Alas negras, un ángel caído. Comenzó a sonreír, una sonrisa vacía, casi que petulante. No fue una paranoia después de todo.
—Me he divertido mucho —su tono de voz había cambiado, su mirada arrogante y su sonrisa cínica que cantaba victoria—, un chico tan ingenuo como en una cita. Incluso lo que me compraste, lo conservaré para siempre. Así que…
Había intentado moverse, no podía. Su mirada arrogante cambió a una de terror. Su boca abierta intentando gritar. Sintió que una fuerza invisible la detenía y sus ojos bajaron viendo el culpable.
Una gran sombra casi como una mancha oscura y grotesca la capturo. Hyōdō Issei comenzó a acercarse a 'Yuuma Amano'. Una mirada condescendiente y la pérdida de curvatura en su boca. Casi que como si todo hubiera sido previsto.
—Sabes, no fuiste una gran actriz que digamos —vociferó—. Acercarte a un chico que no conoces de nada y pedirle una cita no es un gran plan, pudiste haberlo intentando de otra manera —el tono frío vino adornado en su oraciones—. Sin embargo, debo decir que tu plan fue el mejor, tus compañeros caídos generalmente tocan tu puerta y dicen "culpa a Dios por el poder que te dio" casi como si fuera un cliché, por los dioses, hay que darte un crédito —una risa cesó sus oraciones y levantó su mirada. Estaba atemorizada, intentó moverse, convocar una lanza de luz en sus manos.
Cada esfuerzo que hacía parecía inútil, nada podía moverla. Sentía una presión que aplasto su sistema óseo y que le daba a su columna un escalofrío constante. Sus ojos tomaron un brillo rojizo, tan malévolo que casi pareciese sacado de un cuento.
La realidad supera a la ficción.
—Supongo que te envío Kokabiel en busca de mi Sacred Gear, un buen detalle que al parecer parece una obsesión —gruño, sus palabras con una pizca de veneno cuando mencionó al ángel —. Reynare es tu nombre, ¿no? Bueno, dejando mi monólogo a un lado… supongo que es hora de que vayas a morir, saludame a tus compañeros de mi parte.

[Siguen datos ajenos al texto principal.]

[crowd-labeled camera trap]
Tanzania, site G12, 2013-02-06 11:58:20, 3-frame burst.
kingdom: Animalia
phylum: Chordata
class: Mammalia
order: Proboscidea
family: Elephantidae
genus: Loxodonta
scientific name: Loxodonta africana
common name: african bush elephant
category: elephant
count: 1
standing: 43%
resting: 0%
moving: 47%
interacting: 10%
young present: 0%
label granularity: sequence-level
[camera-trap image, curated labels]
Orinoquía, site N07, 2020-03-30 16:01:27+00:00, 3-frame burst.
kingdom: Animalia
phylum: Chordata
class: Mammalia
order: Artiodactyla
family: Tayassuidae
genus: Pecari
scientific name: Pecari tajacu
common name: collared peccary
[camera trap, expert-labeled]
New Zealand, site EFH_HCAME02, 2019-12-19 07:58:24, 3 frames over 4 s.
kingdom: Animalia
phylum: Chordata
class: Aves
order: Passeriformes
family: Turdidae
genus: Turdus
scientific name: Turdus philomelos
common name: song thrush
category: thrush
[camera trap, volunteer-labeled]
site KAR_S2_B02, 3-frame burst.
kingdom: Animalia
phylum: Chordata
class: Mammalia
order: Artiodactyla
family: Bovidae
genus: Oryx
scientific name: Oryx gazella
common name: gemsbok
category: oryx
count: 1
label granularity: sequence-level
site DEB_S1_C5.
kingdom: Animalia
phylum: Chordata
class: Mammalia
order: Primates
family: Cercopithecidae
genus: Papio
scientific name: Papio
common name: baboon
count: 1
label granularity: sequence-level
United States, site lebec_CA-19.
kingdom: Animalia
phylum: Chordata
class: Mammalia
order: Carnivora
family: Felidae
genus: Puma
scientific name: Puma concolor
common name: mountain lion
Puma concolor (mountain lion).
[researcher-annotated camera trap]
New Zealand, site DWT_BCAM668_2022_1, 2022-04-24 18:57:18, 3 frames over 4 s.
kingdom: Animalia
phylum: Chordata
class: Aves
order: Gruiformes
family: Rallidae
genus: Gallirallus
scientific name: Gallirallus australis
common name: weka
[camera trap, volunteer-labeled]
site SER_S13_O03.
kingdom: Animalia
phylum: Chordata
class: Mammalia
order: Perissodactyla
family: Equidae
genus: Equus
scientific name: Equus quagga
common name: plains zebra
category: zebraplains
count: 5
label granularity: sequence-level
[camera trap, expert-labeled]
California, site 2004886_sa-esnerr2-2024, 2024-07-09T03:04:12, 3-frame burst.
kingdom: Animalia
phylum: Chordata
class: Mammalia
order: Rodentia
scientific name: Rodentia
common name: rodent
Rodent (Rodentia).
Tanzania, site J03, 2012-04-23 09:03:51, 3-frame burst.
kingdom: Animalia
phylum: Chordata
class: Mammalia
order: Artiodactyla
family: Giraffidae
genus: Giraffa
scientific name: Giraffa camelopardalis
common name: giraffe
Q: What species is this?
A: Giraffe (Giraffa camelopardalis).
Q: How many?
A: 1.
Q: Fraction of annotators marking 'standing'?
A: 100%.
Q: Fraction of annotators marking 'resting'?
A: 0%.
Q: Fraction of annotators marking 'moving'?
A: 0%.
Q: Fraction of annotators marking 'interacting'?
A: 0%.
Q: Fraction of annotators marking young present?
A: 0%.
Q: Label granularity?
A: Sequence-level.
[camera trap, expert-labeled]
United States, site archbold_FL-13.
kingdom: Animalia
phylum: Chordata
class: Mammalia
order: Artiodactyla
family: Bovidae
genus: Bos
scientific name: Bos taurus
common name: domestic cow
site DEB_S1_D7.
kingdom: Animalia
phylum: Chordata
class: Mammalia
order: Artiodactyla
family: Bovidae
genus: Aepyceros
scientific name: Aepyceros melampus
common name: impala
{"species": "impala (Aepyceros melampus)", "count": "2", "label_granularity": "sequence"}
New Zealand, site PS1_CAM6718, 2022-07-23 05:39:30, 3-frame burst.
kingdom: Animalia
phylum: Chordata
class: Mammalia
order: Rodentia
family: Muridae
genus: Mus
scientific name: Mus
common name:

Su caminata a su alrededor se detuvo, empezó a apretar su mano escuchandose sus hueso quebrarse poco a poco. Sangre empezó a ser derramada, su piel rota y pequeños gemidos de agonía salieron de sus labios. Sus ojos empezaron a perder brillo y su cadáver fue tragado, marchitándose dejándose como último vestigio de su existencia la sangre el suelo.
Un círculo mágico había salido justo detrás de él, un rostro conocido había aparecido a sus espaldas.
Cabello carmesí, ojos azules y un cuerpo que llenaría de lujuria a cualquier persona. Rias Gremory.
Su plan, la muerte de Hyōdo Issei había demorado un poco más de la cuenta. Tal vez no la convocó o no tomó el folleto dado por su familiar.
Vio como un cadáver era recogido por una sombra gigantesca y como Hyōdō Issei volteo a verla.
—Rias Gremory —murmuró, sus sentidos mejorados pudieron captar la mención de su nombre —, te tengo algunas preguntas, ¿podrías contestarlas?
Una sonrisa que creyó ver en una película de terror se curvo en sus labios.
Life 0
Había publicado esto en otra plataforma, pero me recomendaron que lo subiera aquí. Intentaré adaptarme pero no prometo nada.